San Diego Union-Tribune (Sunday)
Singer Susan Narucki
2020 Grammy Award nominee
Susan Narucki easily stood out among the 2020 Grammy Awards nominees. The acclaimed contemporary classical and chamber opera maverick was nominated in the Best Classical Solo Vocal Album category for “The Edge of Silence — Works For Voice By György Kurtág,” an album on which she sings entirely in Hungarian, Russian and German.
Even if it was performed solely in one language, the music by storied Hungarian composer Kurtág is deviously challenging. So are the lyrics, which are set to poems by Dezso Tandori, Kobayashi Issa, Rimma Dalos, Amy Karolyi and Pal Gulyas.
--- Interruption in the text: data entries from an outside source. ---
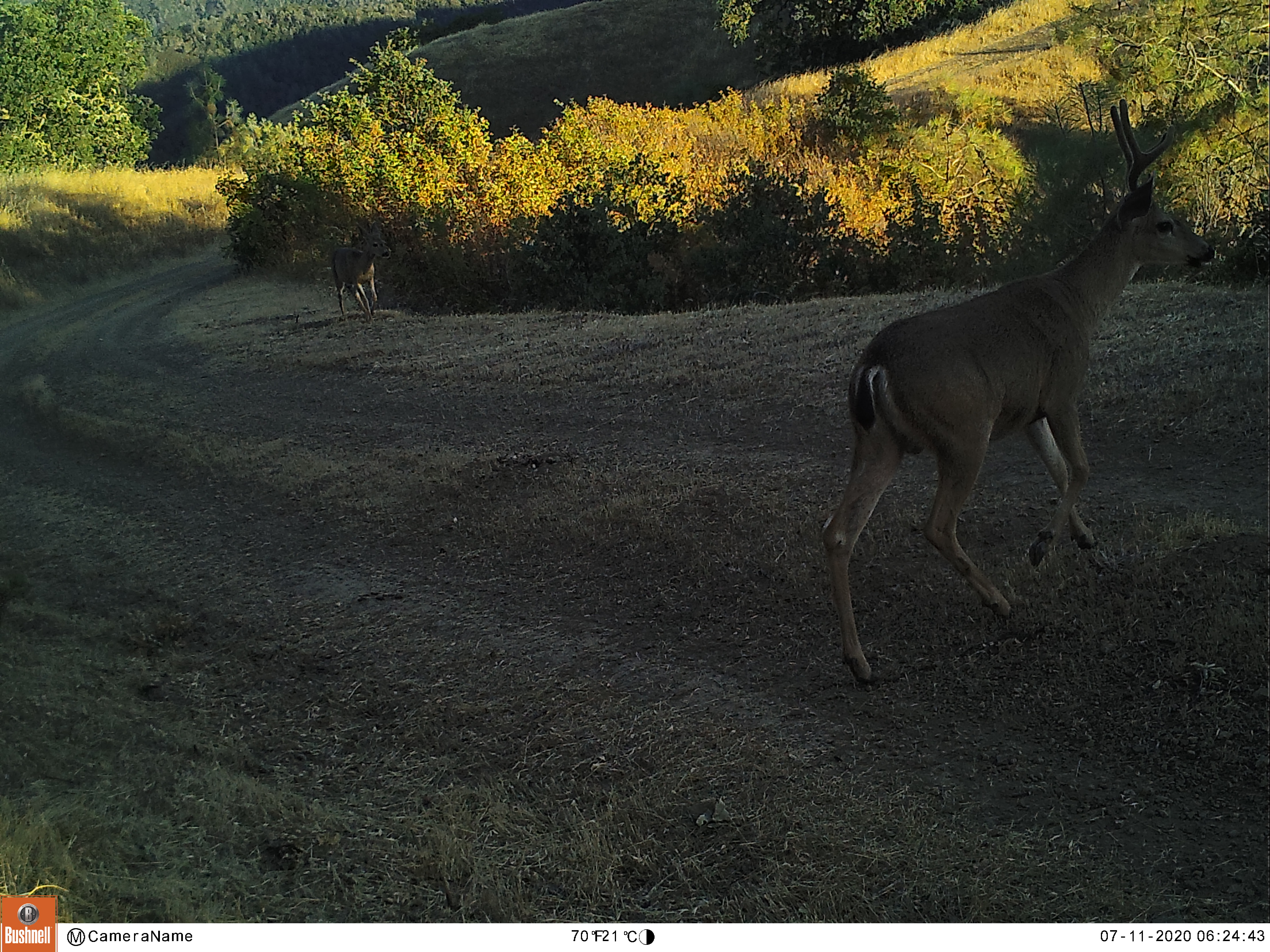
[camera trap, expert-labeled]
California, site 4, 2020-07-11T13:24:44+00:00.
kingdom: Animalia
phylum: Chordata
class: Mammalia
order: Artiodactyla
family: Cervidae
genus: Odocoileus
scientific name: Odocoileus hemionus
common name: mule deer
Mule deer (Odocoileus hemionus).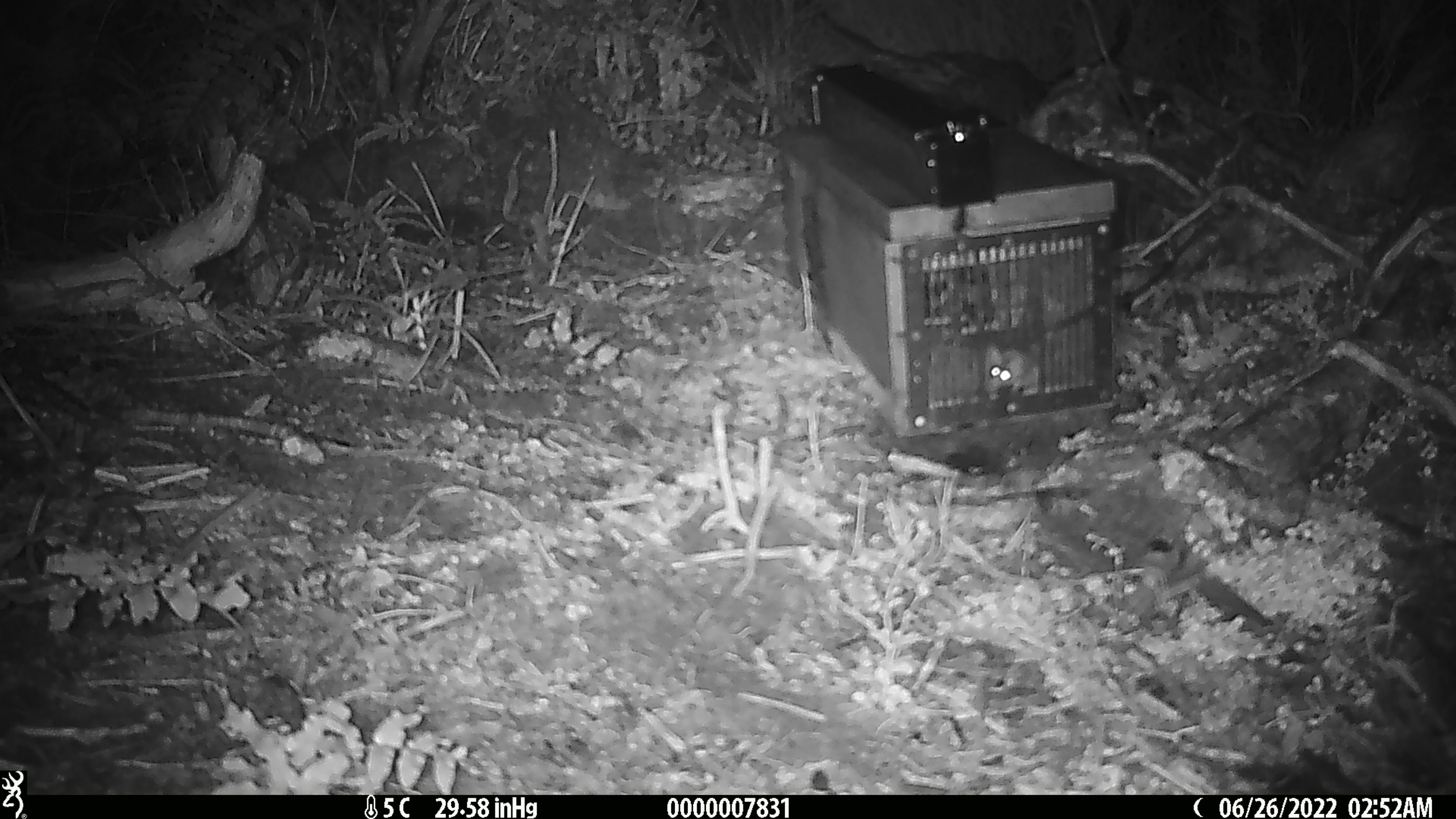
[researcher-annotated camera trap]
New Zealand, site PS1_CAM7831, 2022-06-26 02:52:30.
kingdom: Animalia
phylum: Chordata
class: Mammalia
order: Rodentia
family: Muridae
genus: Mus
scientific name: Mus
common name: mouse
The album was a labor of love for Narucki, a UC San Diego music professor who has three previous Grammy nominations to her credit. She has commissioned and performed several edgy chamber operas that cover such sobering issues as gun violence and human trafficking. The pieces she performs on the Kurtág album are musical miniatures that require exceptional precision and emotional intensity.
“One of the things I learned working directly with Kurtág, which I have done on a number of occasions, is that music is a living thing,” Narucki told the Union-tribune in January, shortly before attending the 62nd annual Grammy Awards in Los Angeles.
She did not win, alas. But Narucki already had a Grammy victory to her credit. In 2000, she was the featured vocal soloist on composer George Crumb’s “Star-child,” which won in the Best Classical Contemporary Composition category.